Assignment
The expected result is a verbatim repetition of the lines from the start of the entries through the line containing "БМВ Х6, объемом", with the pictures removed.

########################################

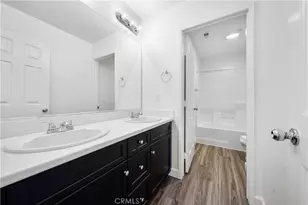 640 Las Dunas, Imperial, CA 92251 - Photo 21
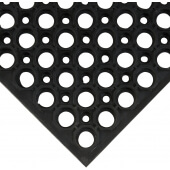 Cactus Mat 3525-C4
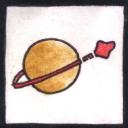 ClassicSpace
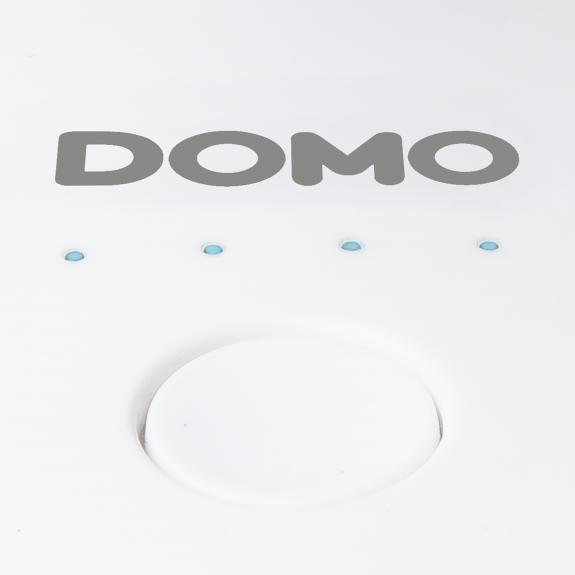 FAN MINI/DO8147 DOMO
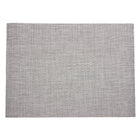 Thatch Floormat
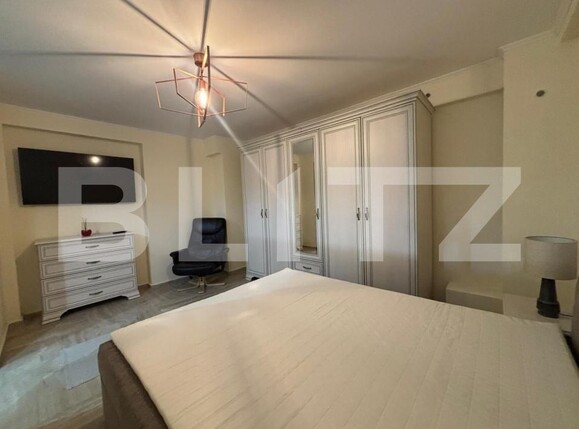 Garsonieră de vânzare Manastur - 149813AV | BLITZ Cluj-Napoca | Poza8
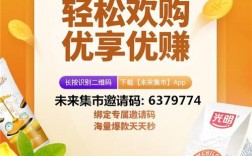 未来投资零元加盟，真能赚钱吗？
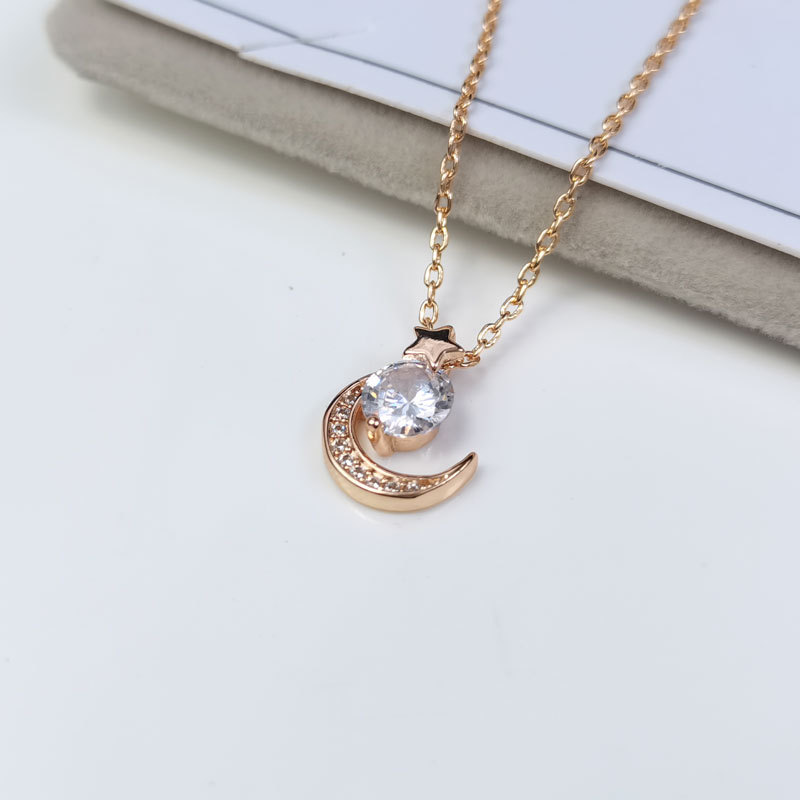 微信图片_20200718220818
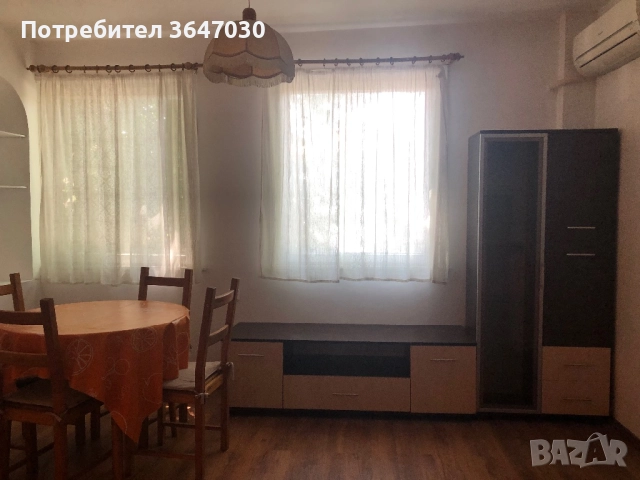 Мезонет под наем, снимка 5 - Апартаменти - 51524531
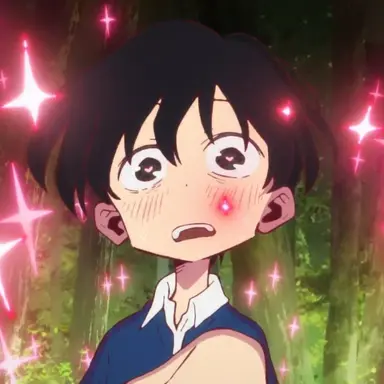 Profile image of 直樹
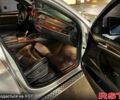 БМВ Х6, объемом двигателя 4.4 л и пробегом 232 тыс. км за 17000 $, фото 8 на Automoto.ua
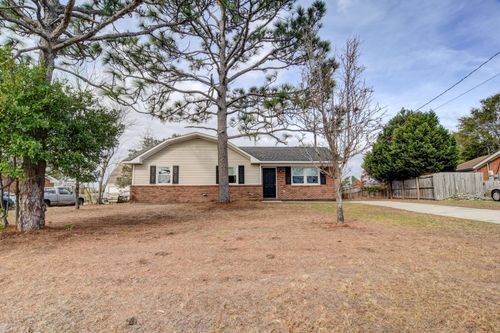 340 Bodega Bay Rd, Wilmington, NC, 28412-2805 | Card Image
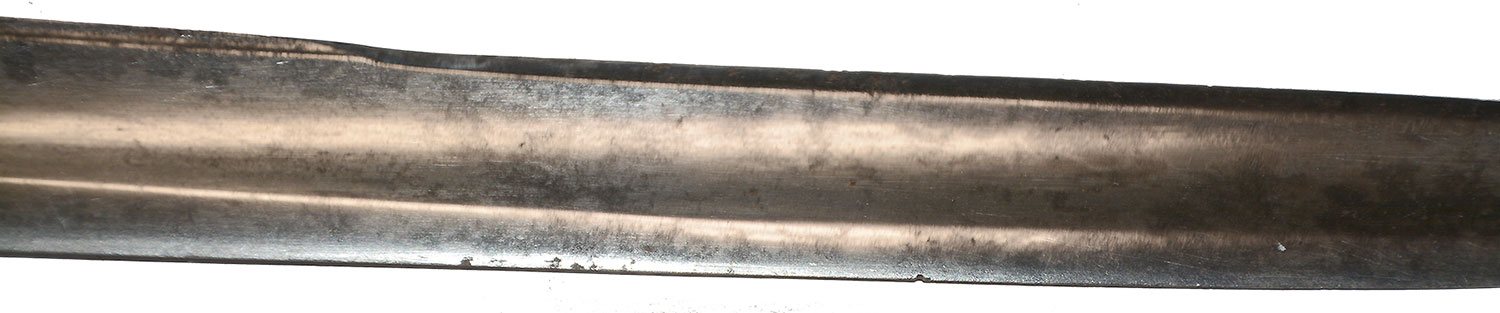 Image 16
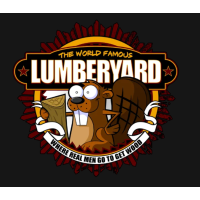 The Lumberyard Logo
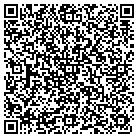 QR code with Northwest School Of Success contacts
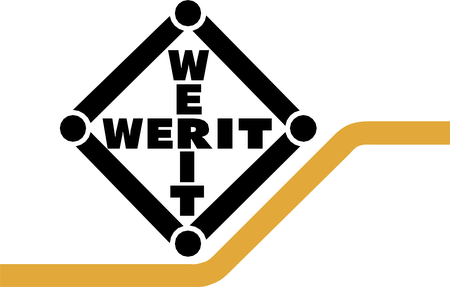 Werit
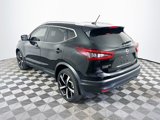 Used 2021 Nissan Rogue Sport SL w/ Premium Package image 6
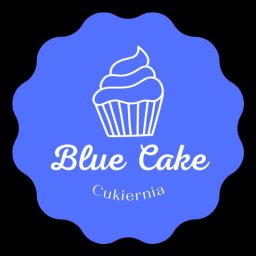 Cukiernia Blue Cake - Ciasta Na Zamówienie Mokobody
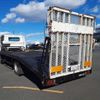 toyota dyna-truck 2000 -TOYOTA 【一宮 100さ6219】--Dyna XZU421-0002366---TOYOTA 【一宮 100さ6219】--Dyna XZU421-0002366- image 7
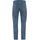 Zip-Off-Hose Blau 56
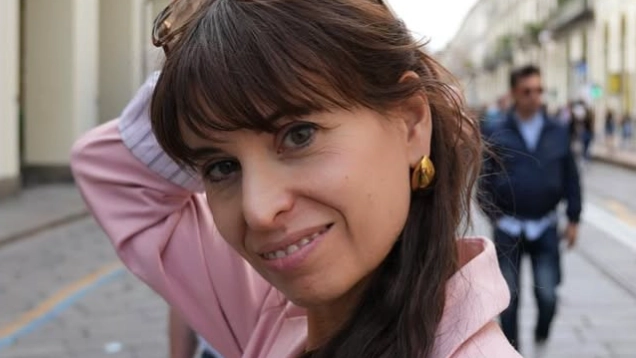 Chi sono le Christian influencer d’Italia, che portano la fede sui social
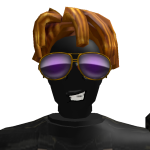 @Nsjajsnnansnsn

########################################

Output of the exercise
 640 Las Dunas, Imperial, CA 92251 - Photo 21
 Cactus Mat 3525-C4
 ClassicSpace
 FAN MINI/DO8147 DOMO
 Thatch Floormat
 Garsonieră de vânzare Manastur - 149813AV | BLITZ Cluj-Napoca | Poza8
 未来投资零元加盟，真能赚钱吗？
 微信图片_20200718220818
 Мезонет под наем, снимка 5 - Апартаменти - 51524531
 Profile image of 直樹
 БМВ Х6, объемом двигателя 4.4 л и пробегом 232 тыс. км за 17000 $, фото 8 на Automoto.ua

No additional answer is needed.